Includes: DIA, QQQ, SPY
by: Accrued Interest

Non-farm payrolls grew by 110,000 in September, which is probably a bit below the long-term job growth required to keep up with population growth, usually estimated to be about 150,000/mo. The big story is that August's figure was revised from -4,000 to +89,000. Again, neither increase is impressive, but against the backdrop of a very weak housing market, even decent job growth is most impressive.

Now this doesn't mean the economy is strengthening, particularly if you consider the decline in temporary employment. But it does mean it isn't quite as weak as we thought.

The take away is that the Fed can take a more modest approach to rate cuts, if they so desire. I think the odds of no move in October has risen substantially. Although if you take into account Donald Kohn's comments...

"We had been holding the federal funds rate at 5.25%, well above the expected rate of inflation, in part to compensate for what had been very narrow yield spreads and readily available credit."

To me that says that Kohn, and likely his colleagues, viewed 5.25% as restrictive with a goal of pushing credit spreads wider. It would seem that they've accomplished this goal, for the moment, and that would leave the door open for more cuts. We'll see.

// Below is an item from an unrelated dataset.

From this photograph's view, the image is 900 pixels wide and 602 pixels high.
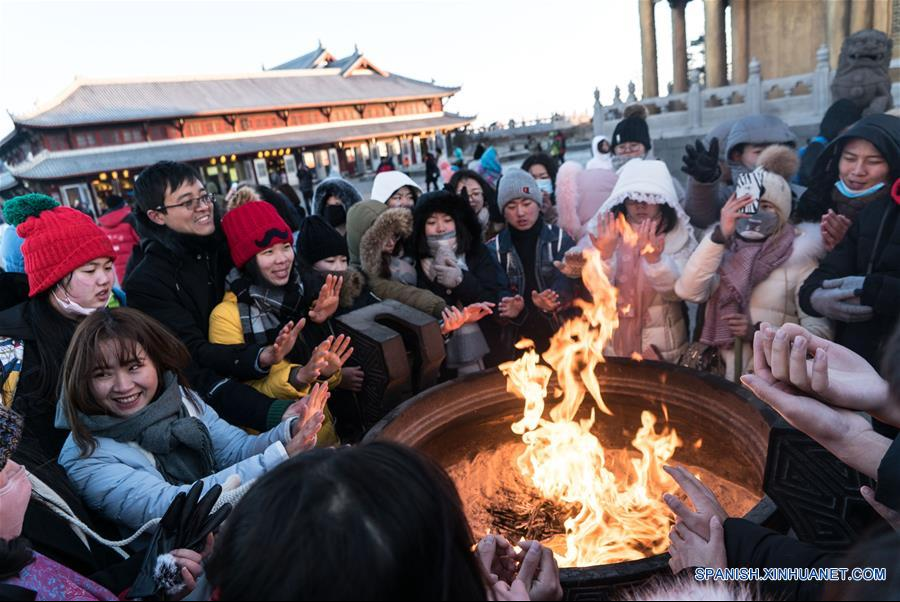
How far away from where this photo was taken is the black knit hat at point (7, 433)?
4.22ft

Meanwhile, there was sure a lot of lawyering going on across the blogosphere. One of the reoccurring themes here on AI is that too many investors act like lawyers, arguing their case from a predetermined point of view, and seeking out facts that support that point of view. Good investors act more like detectives, starting with an open mind and letting the evidence lead them to a conclusion.

Nouriel Roubini and Barry Ritholtz's posts on Friday's NFP release both smack of lawyering. Both harped on the large increase in teaching/education jobs, which is a legitimate albeit limited point. If changes in the school calendar made measuring teaching jobs difficult, then indeed July and August reports were understated. So the bad news we thought we were getting in those months really wasn't as bad as we thought. I note that neither blogger wrote one word about the education job issue after either the July or August report. (Here's Roubini and here's Ritholtz here and here.)

In both cases, I can't help but feel as though the writer is looking for bearish news to report. When August jobs was reported as negative, both sounded the alarm that a hard landing was coming. But when August was revised higher because of a legitimate discrepancy in the data both bloggers dismissed the revision as a mere data discrepancy. You can't have it both ways. The truth is that the job situation is better than we had thought.

And it isn't even as though this job report disproves the bearish case. Hardly! Employment is usually a lagging indicator first of all, and second of all the weak temporary employment numbers can't be ignored. And most importantly, we need faster job growth to keep up with population growth in the long-term. So if you have a bearish view, this data point won't necessarily coax you out of your cave.

But I think if you really want to make money in the investment game, drop your bearish (or bullish) view. And then examine the data with an open mind. Instead of imposing your own viewpoint, try instead to think along with the Fed. Read what they say, and then read between the lines of their statements. You'll find that your ability to forecast will improve dramatically.